I can't hold on to him
God give me strength
When the phone doesn't ring
And I'm lost in imagining
Everything that kind of love is worth
As I tumble back down to the earth

That song is sung out
This bell is rung out
He was the light that I'd bless
He took my last chance of happiness
So God give me strength

God, if he'd grant me his indulgence and decline
I might as well wipe him from my memory
Fracture the spell as he becomes my enemy
And maybe I was washed out
Like a lip print on a shirt
See, I'm only human, I want him to hurt
I want him, I want him to hurt

Since I lost the power to pretend
That there could ever be a happy ending
That song is sung out
This bell is rung out

He was the light that I'd bless
He took my last chance of happiness
So God give me strength
God give me strength

Ooh, ooh
Wipe him from my memory
Ooh, I got to him wipe him from my memory
Mmmm, ooh

Bette Midler

Bette Midler is a Grammy-winning singer, songwriter, comedienne and actress. Named in honor of Bette Davis, Midler’s career began performing off-broadway until she developed the stage persona The Divine Miss M while singing at the world-famous Continental Baths gay bathhouse. A pre-fame Barry Manilow, the venue’s in-house piano player, produced her Grammy-nominated debut album which scored three US top 40 singles including the Grammy-nominated “Boogie Woogie Bugle Boy”. Midler took home the Best New Artist Grammy that year, her first of three career wins.

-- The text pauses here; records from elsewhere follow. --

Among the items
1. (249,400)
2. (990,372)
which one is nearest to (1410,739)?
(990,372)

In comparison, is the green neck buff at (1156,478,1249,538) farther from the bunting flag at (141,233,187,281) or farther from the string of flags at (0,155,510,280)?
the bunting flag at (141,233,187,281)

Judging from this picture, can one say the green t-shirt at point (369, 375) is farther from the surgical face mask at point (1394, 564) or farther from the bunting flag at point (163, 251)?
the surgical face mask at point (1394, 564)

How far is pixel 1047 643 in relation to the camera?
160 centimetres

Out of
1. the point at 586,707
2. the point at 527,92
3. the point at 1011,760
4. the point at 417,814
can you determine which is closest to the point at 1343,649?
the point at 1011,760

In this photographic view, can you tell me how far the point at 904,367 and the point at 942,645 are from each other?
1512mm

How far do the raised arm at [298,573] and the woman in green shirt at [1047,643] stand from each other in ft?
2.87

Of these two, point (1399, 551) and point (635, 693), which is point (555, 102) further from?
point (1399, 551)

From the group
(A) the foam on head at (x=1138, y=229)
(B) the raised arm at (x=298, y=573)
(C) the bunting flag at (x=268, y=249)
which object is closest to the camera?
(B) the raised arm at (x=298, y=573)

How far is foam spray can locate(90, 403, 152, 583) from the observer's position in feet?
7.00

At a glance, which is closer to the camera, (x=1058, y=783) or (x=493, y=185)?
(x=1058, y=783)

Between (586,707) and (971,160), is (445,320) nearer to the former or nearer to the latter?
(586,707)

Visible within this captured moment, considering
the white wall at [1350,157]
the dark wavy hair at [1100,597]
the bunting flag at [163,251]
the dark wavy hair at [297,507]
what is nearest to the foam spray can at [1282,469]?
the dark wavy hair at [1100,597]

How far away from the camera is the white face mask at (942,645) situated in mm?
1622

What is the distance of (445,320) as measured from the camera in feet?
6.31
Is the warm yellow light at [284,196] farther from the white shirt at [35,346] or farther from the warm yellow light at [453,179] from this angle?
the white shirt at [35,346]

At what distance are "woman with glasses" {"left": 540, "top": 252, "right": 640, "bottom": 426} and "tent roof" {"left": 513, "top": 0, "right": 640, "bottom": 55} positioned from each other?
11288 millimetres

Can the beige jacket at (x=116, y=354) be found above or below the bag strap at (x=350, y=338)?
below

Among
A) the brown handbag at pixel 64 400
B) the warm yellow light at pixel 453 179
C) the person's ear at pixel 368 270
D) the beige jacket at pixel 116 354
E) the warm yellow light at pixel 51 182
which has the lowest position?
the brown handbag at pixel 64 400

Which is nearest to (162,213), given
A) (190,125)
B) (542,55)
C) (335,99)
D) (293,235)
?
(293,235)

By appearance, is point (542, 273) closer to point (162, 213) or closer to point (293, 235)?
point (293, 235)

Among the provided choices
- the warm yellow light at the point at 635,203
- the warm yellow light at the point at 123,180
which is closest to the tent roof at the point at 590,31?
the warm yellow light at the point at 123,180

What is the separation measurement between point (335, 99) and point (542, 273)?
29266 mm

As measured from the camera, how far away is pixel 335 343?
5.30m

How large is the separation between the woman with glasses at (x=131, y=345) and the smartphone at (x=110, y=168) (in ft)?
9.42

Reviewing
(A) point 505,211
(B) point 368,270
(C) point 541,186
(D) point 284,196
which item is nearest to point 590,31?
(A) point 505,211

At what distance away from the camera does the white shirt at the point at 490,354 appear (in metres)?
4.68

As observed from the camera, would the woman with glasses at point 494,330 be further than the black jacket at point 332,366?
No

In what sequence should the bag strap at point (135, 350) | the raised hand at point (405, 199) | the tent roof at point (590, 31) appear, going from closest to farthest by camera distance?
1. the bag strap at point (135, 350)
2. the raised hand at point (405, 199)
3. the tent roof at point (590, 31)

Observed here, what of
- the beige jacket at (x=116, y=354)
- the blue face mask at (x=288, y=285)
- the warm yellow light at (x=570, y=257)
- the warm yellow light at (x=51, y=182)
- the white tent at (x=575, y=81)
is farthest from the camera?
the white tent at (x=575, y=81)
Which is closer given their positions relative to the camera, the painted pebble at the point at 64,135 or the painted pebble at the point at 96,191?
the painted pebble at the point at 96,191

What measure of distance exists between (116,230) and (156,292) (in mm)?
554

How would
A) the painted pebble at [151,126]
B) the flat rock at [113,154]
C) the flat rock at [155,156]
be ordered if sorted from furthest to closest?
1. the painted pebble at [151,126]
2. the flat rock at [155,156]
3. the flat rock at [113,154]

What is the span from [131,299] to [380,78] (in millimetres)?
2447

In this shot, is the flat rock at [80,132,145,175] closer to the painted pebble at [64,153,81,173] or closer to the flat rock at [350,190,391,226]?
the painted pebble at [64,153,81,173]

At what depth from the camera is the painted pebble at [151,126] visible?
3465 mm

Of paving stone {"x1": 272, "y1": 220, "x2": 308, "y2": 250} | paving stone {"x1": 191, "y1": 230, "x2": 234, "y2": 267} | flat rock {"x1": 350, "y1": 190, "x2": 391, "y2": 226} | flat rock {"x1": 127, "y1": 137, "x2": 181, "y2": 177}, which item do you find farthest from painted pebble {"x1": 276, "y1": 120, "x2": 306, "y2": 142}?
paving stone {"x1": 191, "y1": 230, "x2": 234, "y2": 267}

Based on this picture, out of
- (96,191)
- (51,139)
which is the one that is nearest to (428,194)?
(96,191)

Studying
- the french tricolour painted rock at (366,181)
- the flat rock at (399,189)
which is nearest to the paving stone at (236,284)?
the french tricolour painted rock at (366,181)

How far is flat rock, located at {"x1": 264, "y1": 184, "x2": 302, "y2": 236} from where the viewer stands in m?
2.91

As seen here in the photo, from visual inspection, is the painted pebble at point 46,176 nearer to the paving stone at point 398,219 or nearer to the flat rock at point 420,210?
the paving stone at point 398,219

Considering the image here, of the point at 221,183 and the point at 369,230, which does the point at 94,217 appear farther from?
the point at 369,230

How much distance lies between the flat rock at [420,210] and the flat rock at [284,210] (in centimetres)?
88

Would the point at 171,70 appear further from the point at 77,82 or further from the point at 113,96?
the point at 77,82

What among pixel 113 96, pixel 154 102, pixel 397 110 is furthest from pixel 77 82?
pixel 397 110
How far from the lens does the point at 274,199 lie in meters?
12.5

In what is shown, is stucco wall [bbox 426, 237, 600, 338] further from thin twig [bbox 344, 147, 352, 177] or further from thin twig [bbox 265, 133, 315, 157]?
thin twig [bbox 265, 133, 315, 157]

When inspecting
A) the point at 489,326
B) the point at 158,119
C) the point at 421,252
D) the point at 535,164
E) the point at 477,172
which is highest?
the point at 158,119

Throughout the 1970s, Midler found further success with music, Broadway, television and film. The Rose, Midler’s 1979 acting debut, earned her both Oscar and Academy Award nominations, and its namesake song won her a Golden Globe and another Grammy – also giving Midler her first success overseas.

The early 1980s proved less successful for Midler with four under-performing singles and a box office flop with the film Jinxed. However, the second half of the decade would prove far more fruitful with a handful of very successful films including Down and Out in Beverly Hills, Ruthless People, Outrageous Fortune and Beaches, the latter featuring a chart-topping cover of “Wind Beneath My Wings” that won Midler her third Grammy and is considered one of the greatest songs in American film history.